##### Quoted passage

Page MenuHomePhabricator

When a Phacility "rbak" device does not exist, backups can run twice and converge to a "successful" but inconsistent state
Closed, WontfixPublic

Description

See PHI2004. This is mostly a clerical issue:

  • If an rbak device does not exist, backups on the host will fail when they try to record that backups were created or pruned.
  • Backups will then retry and succeed, since they see the backup exists on disk (so they don't try to create it again) or no longer exists (so they don't try to prune it again). Since the disk state is already correct, they conclude no bookkeeping is required and exit successfully.

The net effect is that we get an out-of-date view in the web record of backups, but everything ultimately works fine.

This system could be made "more atomic", although the outcome here is approximately the least bad failure. It's good that Almanac failures don't prevent backups from being written, and don't send the system into a death spiral where it repeatedly writes more and more copies of the same backups forever, etc.

For now, I expect to simply fix the affected Almanac definitions.

Event Timeline

epriestley triaged this task as Wishlist priority.Feb 24 2021, 10:03 PM
epriestley created this task.
epriestley claimed this task.
  • Hosts in the repo class are now build by Piledriver (see T13630), which automatically creates the rbak device entries, so this error isn't likely to occur again.
  • I also don't expect to launch any more hosts.

So I don't expect to fix this.

##########
##### Dataset section

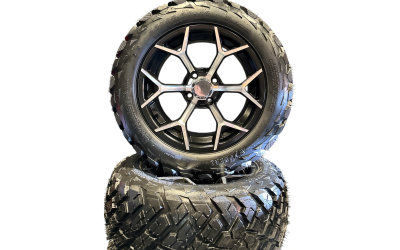 Ensemble RALLY XPLORER – Roues et Pneus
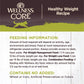 Wellness Core Weight Management Formula Wet Dog Food 12.5oz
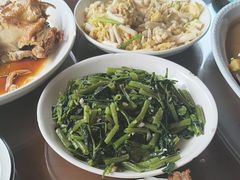 -芦茨金富饭庄·25年老字号·专做稻草鸡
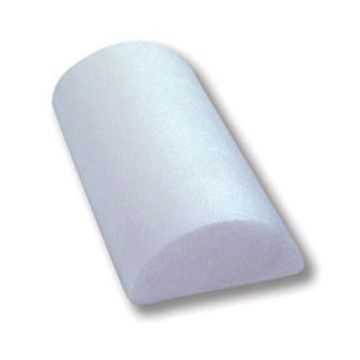 Cando Jumbo Half-Round Foam Roller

##########

Tasks to carry out:
(a) Answer these questions using the rbak backup report:
(i) What priority was the issue triaged as?
(ii) What now builds hosts in the repo class?
(iii) According to the description, what do the retried backups conclude when the disk state is already correct?
(b) Reproduce the part of the rbak backup report starting at "When a Phacility" and ending at "created or pruned.".

Solution set:
(a)
(i) Wishlist priority.
(ii) Piledriver.
(iii) They conclude that no bookkeeping is required, and they exit successfully.

(b)
When a Phacility "rbak" device does not exist, backups can run twice and converge to a "successful" but inconsistent state
Closed, WontfixPublic

Description

See PHI2004. This is mostly a clerical issue:

  • If an rbak device does not exist, backups on the host will fail when they try to record that backups were created or pruned.